新国立劇場シュトラウス「こうもり」の中日1月24日公演。

「皆様にご紹介する」という趣旨からすれば、当然行くべきは初日。何やかやと言って、回数を積み重ねればアンサンブル等練れてくる面はあるので、「内容的には最終日」という考え方もある。

それに対して真ん中ぐらいの日は、その両面があり「ものは言いよう」ということになる。悪ければ「中だるみ」と言われ、良ければ「初日の緊張もほぐれ、まだ疲れも出ていない」とか。

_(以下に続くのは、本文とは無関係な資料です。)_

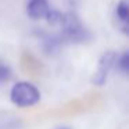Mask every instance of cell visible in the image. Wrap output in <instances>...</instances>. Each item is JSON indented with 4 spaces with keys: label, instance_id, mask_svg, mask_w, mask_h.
Wrapping results in <instances>:
<instances>
[{
    "label": "cell",
    "instance_id": "277c9868",
    "mask_svg": "<svg viewBox=\"0 0 129 129\" xmlns=\"http://www.w3.org/2000/svg\"><path fill=\"white\" fill-rule=\"evenodd\" d=\"M49 11H50V6L46 0H31L26 6V14L32 20L46 18Z\"/></svg>",
    "mask_w": 129,
    "mask_h": 129
},
{
    "label": "cell",
    "instance_id": "5b68a950",
    "mask_svg": "<svg viewBox=\"0 0 129 129\" xmlns=\"http://www.w3.org/2000/svg\"><path fill=\"white\" fill-rule=\"evenodd\" d=\"M117 17L119 18L121 22H123L126 25L129 21V4L128 0H121L117 6Z\"/></svg>",
    "mask_w": 129,
    "mask_h": 129
},
{
    "label": "cell",
    "instance_id": "3957f363",
    "mask_svg": "<svg viewBox=\"0 0 129 129\" xmlns=\"http://www.w3.org/2000/svg\"><path fill=\"white\" fill-rule=\"evenodd\" d=\"M117 58H118V56L114 51H107V53H104L101 56L100 61H99L97 71H96L94 76H93V83L99 85V86L106 83L108 72L111 71V68L114 67L115 62H117Z\"/></svg>",
    "mask_w": 129,
    "mask_h": 129
},
{
    "label": "cell",
    "instance_id": "ba28073f",
    "mask_svg": "<svg viewBox=\"0 0 129 129\" xmlns=\"http://www.w3.org/2000/svg\"><path fill=\"white\" fill-rule=\"evenodd\" d=\"M117 62H118V67H119V70L122 71V72H128V70H129V54L123 53L122 56H118Z\"/></svg>",
    "mask_w": 129,
    "mask_h": 129
},
{
    "label": "cell",
    "instance_id": "7a4b0ae2",
    "mask_svg": "<svg viewBox=\"0 0 129 129\" xmlns=\"http://www.w3.org/2000/svg\"><path fill=\"white\" fill-rule=\"evenodd\" d=\"M60 26H62L65 38L72 40V42L83 40L85 36H86V31L82 26L79 18L75 14H72V13L62 14V21H61V25Z\"/></svg>",
    "mask_w": 129,
    "mask_h": 129
},
{
    "label": "cell",
    "instance_id": "6da1fadb",
    "mask_svg": "<svg viewBox=\"0 0 129 129\" xmlns=\"http://www.w3.org/2000/svg\"><path fill=\"white\" fill-rule=\"evenodd\" d=\"M11 101L18 107H31L39 101L40 93L29 82H18L10 92Z\"/></svg>",
    "mask_w": 129,
    "mask_h": 129
},
{
    "label": "cell",
    "instance_id": "52a82bcc",
    "mask_svg": "<svg viewBox=\"0 0 129 129\" xmlns=\"http://www.w3.org/2000/svg\"><path fill=\"white\" fill-rule=\"evenodd\" d=\"M46 18H47L49 24L57 26V25H61L62 14H61V13H58V11H54V10H50V11H49V14L46 15Z\"/></svg>",
    "mask_w": 129,
    "mask_h": 129
},
{
    "label": "cell",
    "instance_id": "8992f818",
    "mask_svg": "<svg viewBox=\"0 0 129 129\" xmlns=\"http://www.w3.org/2000/svg\"><path fill=\"white\" fill-rule=\"evenodd\" d=\"M11 74L13 72H11V68L9 67V64H6L3 60H0V85L10 81Z\"/></svg>",
    "mask_w": 129,
    "mask_h": 129
}]
</instances>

このハインツ・ツェドニク演出は10年ちょっと前に制作されて今回が5回目。これまた新演出でもなく「延々とやっている」という程でもない、中間くらい。

指揮者のエシュヴェは前回に引き続いての登場のベテラン。彼もまあ中庸タイプ。

台詞の多いこうもりはドイツ語で通すのも、台詞だけ日本語にするのも一長一短だが、今回のはドイツ語で通してはいるが、要所要所に日本語が入るというこれまた折衷型。外国人歌手にとっては、この部分は大変だっただろうが、さすがにこなしている。

牢番フロッシュは、日本でのこの作品公演では見慣れた国内著名コメディアンとかがやるのではなく、ウィーンの定評あるベテラン俳優フランツ・スラーダ。こういう全体の流れに沿ったフロッシュもかえって新鮮に見えたり。

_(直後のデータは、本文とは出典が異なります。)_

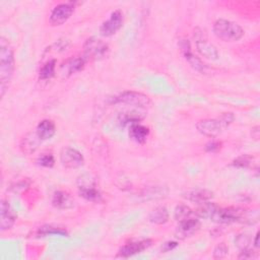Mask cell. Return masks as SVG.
<instances>
[{"instance_id": "cell-1", "label": "cell", "mask_w": 260, "mask_h": 260, "mask_svg": "<svg viewBox=\"0 0 260 260\" xmlns=\"http://www.w3.org/2000/svg\"><path fill=\"white\" fill-rule=\"evenodd\" d=\"M13 49L6 39H0V95L3 98L14 72Z\"/></svg>"}, {"instance_id": "cell-2", "label": "cell", "mask_w": 260, "mask_h": 260, "mask_svg": "<svg viewBox=\"0 0 260 260\" xmlns=\"http://www.w3.org/2000/svg\"><path fill=\"white\" fill-rule=\"evenodd\" d=\"M235 120L233 113H222L215 119H203L197 122L196 129L204 136L214 138L218 136L226 127H229Z\"/></svg>"}, {"instance_id": "cell-3", "label": "cell", "mask_w": 260, "mask_h": 260, "mask_svg": "<svg viewBox=\"0 0 260 260\" xmlns=\"http://www.w3.org/2000/svg\"><path fill=\"white\" fill-rule=\"evenodd\" d=\"M214 35L224 42H237L244 36V29L238 23L219 18L213 24Z\"/></svg>"}, {"instance_id": "cell-4", "label": "cell", "mask_w": 260, "mask_h": 260, "mask_svg": "<svg viewBox=\"0 0 260 260\" xmlns=\"http://www.w3.org/2000/svg\"><path fill=\"white\" fill-rule=\"evenodd\" d=\"M113 104H125L131 107L146 110L151 106V100L145 93L134 91V90H126L115 96H113L110 101Z\"/></svg>"}, {"instance_id": "cell-5", "label": "cell", "mask_w": 260, "mask_h": 260, "mask_svg": "<svg viewBox=\"0 0 260 260\" xmlns=\"http://www.w3.org/2000/svg\"><path fill=\"white\" fill-rule=\"evenodd\" d=\"M77 189L79 195L88 201H100L101 193L98 189L95 180L89 174H83L78 177L77 180Z\"/></svg>"}, {"instance_id": "cell-6", "label": "cell", "mask_w": 260, "mask_h": 260, "mask_svg": "<svg viewBox=\"0 0 260 260\" xmlns=\"http://www.w3.org/2000/svg\"><path fill=\"white\" fill-rule=\"evenodd\" d=\"M83 56L86 60H101L109 53V46L102 40L91 37L83 45Z\"/></svg>"}, {"instance_id": "cell-7", "label": "cell", "mask_w": 260, "mask_h": 260, "mask_svg": "<svg viewBox=\"0 0 260 260\" xmlns=\"http://www.w3.org/2000/svg\"><path fill=\"white\" fill-rule=\"evenodd\" d=\"M244 213L245 210L239 207H218L211 220L219 223H232L236 221H241Z\"/></svg>"}, {"instance_id": "cell-8", "label": "cell", "mask_w": 260, "mask_h": 260, "mask_svg": "<svg viewBox=\"0 0 260 260\" xmlns=\"http://www.w3.org/2000/svg\"><path fill=\"white\" fill-rule=\"evenodd\" d=\"M60 161L67 169H77L84 164V157L76 148L67 146L60 153Z\"/></svg>"}, {"instance_id": "cell-9", "label": "cell", "mask_w": 260, "mask_h": 260, "mask_svg": "<svg viewBox=\"0 0 260 260\" xmlns=\"http://www.w3.org/2000/svg\"><path fill=\"white\" fill-rule=\"evenodd\" d=\"M74 12V6L72 3H61L53 8L49 16V22L51 25H61L67 21Z\"/></svg>"}, {"instance_id": "cell-10", "label": "cell", "mask_w": 260, "mask_h": 260, "mask_svg": "<svg viewBox=\"0 0 260 260\" xmlns=\"http://www.w3.org/2000/svg\"><path fill=\"white\" fill-rule=\"evenodd\" d=\"M123 24V13L120 9L113 11L110 17L100 26V34L103 37H111L115 35Z\"/></svg>"}, {"instance_id": "cell-11", "label": "cell", "mask_w": 260, "mask_h": 260, "mask_svg": "<svg viewBox=\"0 0 260 260\" xmlns=\"http://www.w3.org/2000/svg\"><path fill=\"white\" fill-rule=\"evenodd\" d=\"M151 243H152V241L149 239H144V240H140V241H136V242L127 243L119 249L117 257L128 258V257L134 256L136 254H139V253L143 252L144 250H146L148 247H150Z\"/></svg>"}, {"instance_id": "cell-12", "label": "cell", "mask_w": 260, "mask_h": 260, "mask_svg": "<svg viewBox=\"0 0 260 260\" xmlns=\"http://www.w3.org/2000/svg\"><path fill=\"white\" fill-rule=\"evenodd\" d=\"M180 49L182 51V54L186 61L189 63V65L198 72H205L206 65L201 61L200 58H198L196 55L193 54L191 51V46L188 40H182L180 41Z\"/></svg>"}, {"instance_id": "cell-13", "label": "cell", "mask_w": 260, "mask_h": 260, "mask_svg": "<svg viewBox=\"0 0 260 260\" xmlns=\"http://www.w3.org/2000/svg\"><path fill=\"white\" fill-rule=\"evenodd\" d=\"M16 220V214L8 201L1 200L0 203V230L1 232L10 230Z\"/></svg>"}, {"instance_id": "cell-14", "label": "cell", "mask_w": 260, "mask_h": 260, "mask_svg": "<svg viewBox=\"0 0 260 260\" xmlns=\"http://www.w3.org/2000/svg\"><path fill=\"white\" fill-rule=\"evenodd\" d=\"M200 221L195 217H189L183 221L179 222L175 235L179 239H186L194 235L200 229Z\"/></svg>"}, {"instance_id": "cell-15", "label": "cell", "mask_w": 260, "mask_h": 260, "mask_svg": "<svg viewBox=\"0 0 260 260\" xmlns=\"http://www.w3.org/2000/svg\"><path fill=\"white\" fill-rule=\"evenodd\" d=\"M195 41V45H196V49L198 51V53L210 60H217L219 57L218 51L216 49V47L212 44H210L209 42H207V38L205 37H201V38H197L194 39Z\"/></svg>"}, {"instance_id": "cell-16", "label": "cell", "mask_w": 260, "mask_h": 260, "mask_svg": "<svg viewBox=\"0 0 260 260\" xmlns=\"http://www.w3.org/2000/svg\"><path fill=\"white\" fill-rule=\"evenodd\" d=\"M51 203L55 208L58 209H71L75 205L74 199L71 197V195L63 190L54 192Z\"/></svg>"}, {"instance_id": "cell-17", "label": "cell", "mask_w": 260, "mask_h": 260, "mask_svg": "<svg viewBox=\"0 0 260 260\" xmlns=\"http://www.w3.org/2000/svg\"><path fill=\"white\" fill-rule=\"evenodd\" d=\"M41 142H42V140L38 136L37 132H35V133L29 132L21 138L20 143H19V148L22 153L31 154L39 148Z\"/></svg>"}, {"instance_id": "cell-18", "label": "cell", "mask_w": 260, "mask_h": 260, "mask_svg": "<svg viewBox=\"0 0 260 260\" xmlns=\"http://www.w3.org/2000/svg\"><path fill=\"white\" fill-rule=\"evenodd\" d=\"M85 63H86V59L84 56L71 57L65 63H63V65L61 66V69L66 76H70L72 74H75L81 71L84 68Z\"/></svg>"}, {"instance_id": "cell-19", "label": "cell", "mask_w": 260, "mask_h": 260, "mask_svg": "<svg viewBox=\"0 0 260 260\" xmlns=\"http://www.w3.org/2000/svg\"><path fill=\"white\" fill-rule=\"evenodd\" d=\"M145 117L144 110L138 111V110H130L126 112H122L118 116V121L121 125H133L136 123H139L143 118Z\"/></svg>"}, {"instance_id": "cell-20", "label": "cell", "mask_w": 260, "mask_h": 260, "mask_svg": "<svg viewBox=\"0 0 260 260\" xmlns=\"http://www.w3.org/2000/svg\"><path fill=\"white\" fill-rule=\"evenodd\" d=\"M184 197L191 202L201 204L206 201H210V199L213 197V192L207 189L198 188V189H193L188 191L184 195Z\"/></svg>"}, {"instance_id": "cell-21", "label": "cell", "mask_w": 260, "mask_h": 260, "mask_svg": "<svg viewBox=\"0 0 260 260\" xmlns=\"http://www.w3.org/2000/svg\"><path fill=\"white\" fill-rule=\"evenodd\" d=\"M36 132L38 136L41 138V140H48L51 139L55 133H56V125L55 123L50 119L42 120L36 129Z\"/></svg>"}, {"instance_id": "cell-22", "label": "cell", "mask_w": 260, "mask_h": 260, "mask_svg": "<svg viewBox=\"0 0 260 260\" xmlns=\"http://www.w3.org/2000/svg\"><path fill=\"white\" fill-rule=\"evenodd\" d=\"M149 133V128L144 125H141L140 123H136L129 126V137L137 143H144L148 138Z\"/></svg>"}, {"instance_id": "cell-23", "label": "cell", "mask_w": 260, "mask_h": 260, "mask_svg": "<svg viewBox=\"0 0 260 260\" xmlns=\"http://www.w3.org/2000/svg\"><path fill=\"white\" fill-rule=\"evenodd\" d=\"M168 194V189L164 186H153L150 188L144 189L140 193V197H142V200H153V199H160L166 197Z\"/></svg>"}, {"instance_id": "cell-24", "label": "cell", "mask_w": 260, "mask_h": 260, "mask_svg": "<svg viewBox=\"0 0 260 260\" xmlns=\"http://www.w3.org/2000/svg\"><path fill=\"white\" fill-rule=\"evenodd\" d=\"M218 206L210 201H206L204 203L199 204L198 208L196 209V211L194 212L198 217L201 218H205V219H212L214 213L216 212Z\"/></svg>"}, {"instance_id": "cell-25", "label": "cell", "mask_w": 260, "mask_h": 260, "mask_svg": "<svg viewBox=\"0 0 260 260\" xmlns=\"http://www.w3.org/2000/svg\"><path fill=\"white\" fill-rule=\"evenodd\" d=\"M170 217L169 211L165 206H158L150 211L148 215V219L150 222L155 224H165L168 222Z\"/></svg>"}, {"instance_id": "cell-26", "label": "cell", "mask_w": 260, "mask_h": 260, "mask_svg": "<svg viewBox=\"0 0 260 260\" xmlns=\"http://www.w3.org/2000/svg\"><path fill=\"white\" fill-rule=\"evenodd\" d=\"M36 235L38 237H46V236H51V235L67 236L68 233L63 228H60V226H57V225H52V224H46V225L40 226L37 230Z\"/></svg>"}, {"instance_id": "cell-27", "label": "cell", "mask_w": 260, "mask_h": 260, "mask_svg": "<svg viewBox=\"0 0 260 260\" xmlns=\"http://www.w3.org/2000/svg\"><path fill=\"white\" fill-rule=\"evenodd\" d=\"M56 68V60L50 59L45 64L42 65L39 71V78L41 80H48L54 76Z\"/></svg>"}, {"instance_id": "cell-28", "label": "cell", "mask_w": 260, "mask_h": 260, "mask_svg": "<svg viewBox=\"0 0 260 260\" xmlns=\"http://www.w3.org/2000/svg\"><path fill=\"white\" fill-rule=\"evenodd\" d=\"M193 210L185 205V204H179L175 207V210H174V218L180 222V221H183L189 217H192V214H193Z\"/></svg>"}, {"instance_id": "cell-29", "label": "cell", "mask_w": 260, "mask_h": 260, "mask_svg": "<svg viewBox=\"0 0 260 260\" xmlns=\"http://www.w3.org/2000/svg\"><path fill=\"white\" fill-rule=\"evenodd\" d=\"M235 244L236 246L241 250H247V249H252L251 244H252V239L249 235L247 234H240L236 237L235 239Z\"/></svg>"}, {"instance_id": "cell-30", "label": "cell", "mask_w": 260, "mask_h": 260, "mask_svg": "<svg viewBox=\"0 0 260 260\" xmlns=\"http://www.w3.org/2000/svg\"><path fill=\"white\" fill-rule=\"evenodd\" d=\"M37 164L44 168H52L55 165V157L51 153H44L38 157Z\"/></svg>"}, {"instance_id": "cell-31", "label": "cell", "mask_w": 260, "mask_h": 260, "mask_svg": "<svg viewBox=\"0 0 260 260\" xmlns=\"http://www.w3.org/2000/svg\"><path fill=\"white\" fill-rule=\"evenodd\" d=\"M253 158L248 154H242L233 160V166L237 168H248L251 166Z\"/></svg>"}, {"instance_id": "cell-32", "label": "cell", "mask_w": 260, "mask_h": 260, "mask_svg": "<svg viewBox=\"0 0 260 260\" xmlns=\"http://www.w3.org/2000/svg\"><path fill=\"white\" fill-rule=\"evenodd\" d=\"M229 253V247L222 242L217 244L212 252V256L214 259H222L224 258Z\"/></svg>"}, {"instance_id": "cell-33", "label": "cell", "mask_w": 260, "mask_h": 260, "mask_svg": "<svg viewBox=\"0 0 260 260\" xmlns=\"http://www.w3.org/2000/svg\"><path fill=\"white\" fill-rule=\"evenodd\" d=\"M222 146V143L217 140H211L205 145V149L208 152H216L218 151Z\"/></svg>"}, {"instance_id": "cell-34", "label": "cell", "mask_w": 260, "mask_h": 260, "mask_svg": "<svg viewBox=\"0 0 260 260\" xmlns=\"http://www.w3.org/2000/svg\"><path fill=\"white\" fill-rule=\"evenodd\" d=\"M255 257V252L252 249L247 250H241L240 254L238 256L239 259H252Z\"/></svg>"}, {"instance_id": "cell-35", "label": "cell", "mask_w": 260, "mask_h": 260, "mask_svg": "<svg viewBox=\"0 0 260 260\" xmlns=\"http://www.w3.org/2000/svg\"><path fill=\"white\" fill-rule=\"evenodd\" d=\"M178 242L176 241H169V242H166L162 247H161V251L162 252H170L172 250H174L177 246H178Z\"/></svg>"}, {"instance_id": "cell-36", "label": "cell", "mask_w": 260, "mask_h": 260, "mask_svg": "<svg viewBox=\"0 0 260 260\" xmlns=\"http://www.w3.org/2000/svg\"><path fill=\"white\" fill-rule=\"evenodd\" d=\"M259 127L256 126L254 128H252V136L255 138V139H258L259 138Z\"/></svg>"}, {"instance_id": "cell-37", "label": "cell", "mask_w": 260, "mask_h": 260, "mask_svg": "<svg viewBox=\"0 0 260 260\" xmlns=\"http://www.w3.org/2000/svg\"><path fill=\"white\" fill-rule=\"evenodd\" d=\"M259 232H257L256 233V235H255V238H254V247L255 248H259Z\"/></svg>"}]
</instances>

歌手ではオルロフスキー公爵のステファニー・アタナソフがオクタヴィアン連続出場に続いて颯爽たるパフォーマンスで新国立劇場との相性の良さを示していた。

と、ウィーン系のベテランを中心とした、刺激よりも安心の舞台。お客様にも受け入れられているようで、すっかり普通になった平日昼公演の客席はよくうまっていた。

この土日、27日、28日もちろん昼公演、があります。